Any suggestions on safe toys (and how to make them) would be amazing.


----------



## zamxonk (Mar 6, 2013)

A dig box might be perfect! You can use a tissue box or something with an opening, fill it with soft fleece strips and hide food or treats inside. Minimal movement required, just nosing around and some digging with front legs.


----------



## Annie&Tibbers (Apr 16, 2013)

Maybe check with some people who have WHS hedgehogs for their ideas? I know that someone (Kalandra? Nikki?) set up a cage with effectively little barrier-lined paths for their hedgehogs to lean on as they got around...


----------



## Tyrannosaurus (Aug 18, 2013)

Her main issue is that she can't use her legs well from the knee area down when her legs act up (eventually they get better) so she tips over. Or she gets too enthusiastic that she hurts herself. 

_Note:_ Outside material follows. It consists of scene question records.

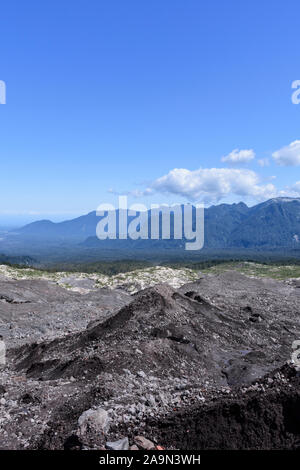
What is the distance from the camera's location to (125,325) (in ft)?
61.9

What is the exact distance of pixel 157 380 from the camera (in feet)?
44.7

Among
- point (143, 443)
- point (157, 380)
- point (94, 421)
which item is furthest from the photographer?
point (157, 380)

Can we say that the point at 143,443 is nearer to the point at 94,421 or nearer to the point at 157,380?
the point at 94,421

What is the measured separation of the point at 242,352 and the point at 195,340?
10.1ft

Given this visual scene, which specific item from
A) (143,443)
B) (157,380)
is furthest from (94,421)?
(157,380)

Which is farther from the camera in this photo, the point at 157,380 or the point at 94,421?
the point at 157,380

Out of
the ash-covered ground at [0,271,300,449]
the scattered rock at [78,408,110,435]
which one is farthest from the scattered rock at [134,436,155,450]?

I made her a dig box and so far she hasn't done much, but I just turned off all the lights


----------



## Tyrannosaurus (Aug 18, 2013)

Happy to say she went bananas in the dig box Lol she won't eat mealworms, so I used cat treats. Mostly she just likes fish. I figure if I have a digging box w/ aquarium stones and one w/ fleece, that's two toys. 

Not sure what else to do. I did read that someone used an old pill bottle w/ beads in it for their hedgie and it rolled it around the cage to make noise. Not sure if most hedgies enjoy that.

Does anybody use like....grass to walk on inside (I live in Minnesota so most of the year she can't go outside)?? If so, is it a hit?


----------



## Annie&Tibbers (Apr 16, 2013)

Fleece forest -- dangle strips of fleece from the top of the cage for her to explore in.

My small friend likes tug-of-war activities. He yanks on fleece forest strips if I attach something solid to the dangling ends (a bell was popular for a few months, then ignored; replaced it with a large plastic bead (like, 1" diameter, ridiculously too huge to ever be a choke-hazard) that has been more popular). He also likes a squid small-dog toy with elasticized legs.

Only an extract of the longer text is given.